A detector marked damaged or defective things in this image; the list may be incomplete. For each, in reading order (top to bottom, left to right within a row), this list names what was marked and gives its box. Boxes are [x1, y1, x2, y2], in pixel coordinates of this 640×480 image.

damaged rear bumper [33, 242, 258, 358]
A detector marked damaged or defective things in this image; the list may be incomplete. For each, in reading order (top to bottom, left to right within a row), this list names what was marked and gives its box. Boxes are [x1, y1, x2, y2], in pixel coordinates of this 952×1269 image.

____

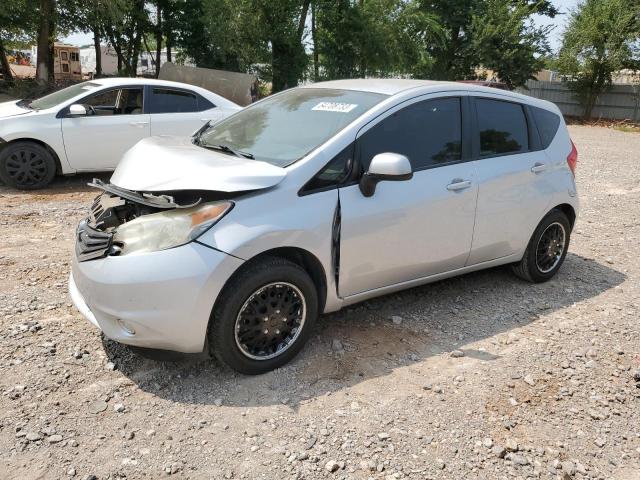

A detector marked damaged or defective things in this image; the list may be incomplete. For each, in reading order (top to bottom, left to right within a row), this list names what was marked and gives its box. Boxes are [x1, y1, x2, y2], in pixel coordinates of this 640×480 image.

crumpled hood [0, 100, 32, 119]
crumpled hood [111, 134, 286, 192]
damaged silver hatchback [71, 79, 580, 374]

____

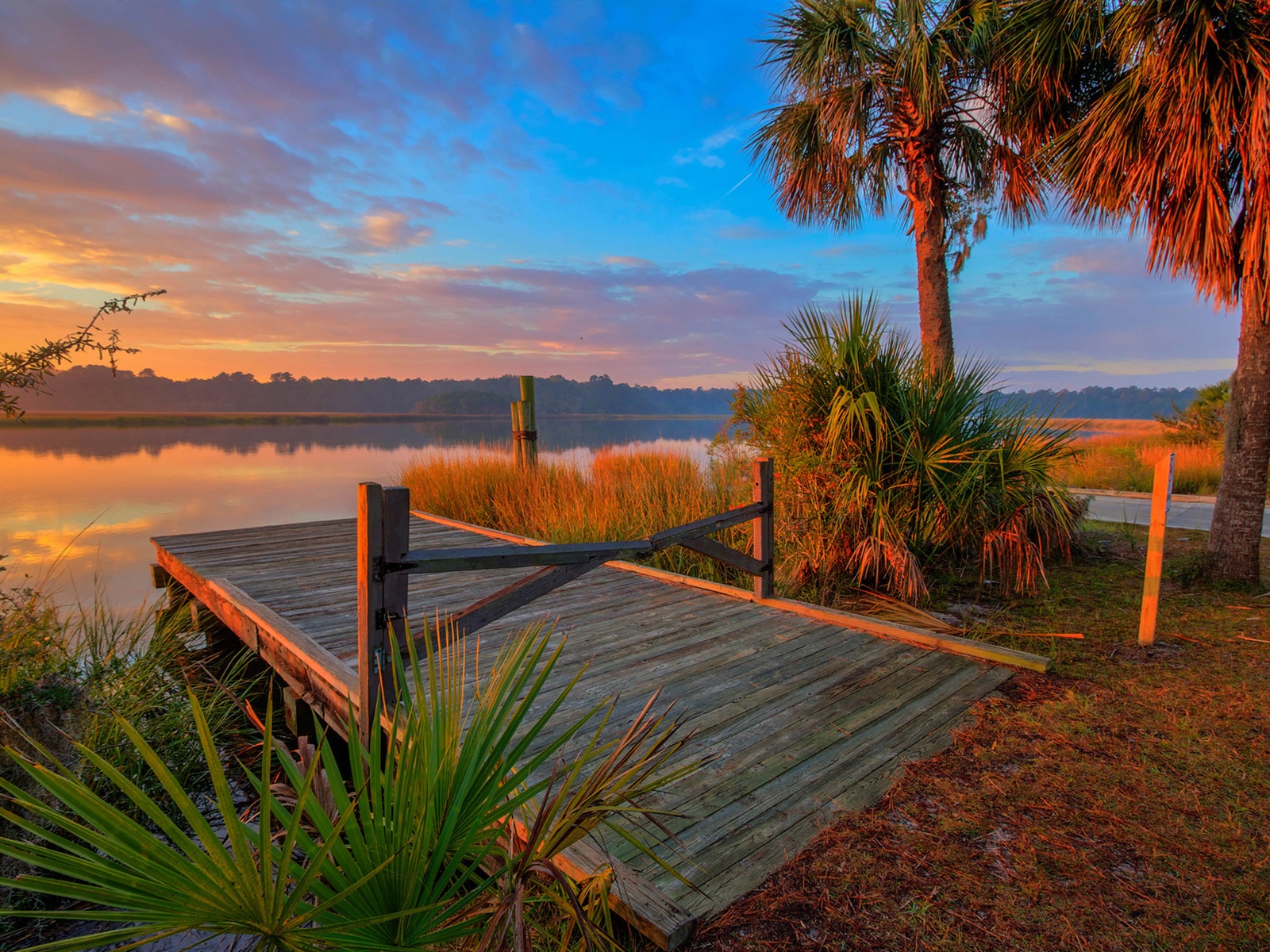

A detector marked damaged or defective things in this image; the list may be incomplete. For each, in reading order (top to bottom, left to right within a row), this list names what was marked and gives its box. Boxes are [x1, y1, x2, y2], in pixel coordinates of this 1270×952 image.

____

• PROMPT: Collect each line above that contains the word "left" and copy those lines out in full.

• RESPONSE:
A detector marked damaged or defective things in this image; the list may be incomplete. For each, in reading order (top to bottom, left to right within a row), this list names what was marked and gives its box. Boxes are [x1, y1, x2, y2], in pixel coordinates of this 640×480 image.
A detector marked damaged or defective things in this image; the list may be incomplete. For each, in reading order (top to bottom, left to right within a row), this list names what was marked and gives its box. Boxes are [x1, y1, x2, y2], in pixel coordinates of this 952×1269 image.
A detector marked damaged or defective things in this image; the list may be incomplete. For each, in reading order (top to bottom, left to right within a row), this list names what was marked and gives its box. Boxes are [x1, y1, x2, y2], in pixel coordinates of this 640×480 image.
A detector marked damaged or defective things in this image; the list may be incomplete. For each, in reading order (top to bottom, left to right within a row), this list names what was marked and gives its box. Boxes are [x1, y1, x2, y2], in pixel coordinates of this 1270×952 image.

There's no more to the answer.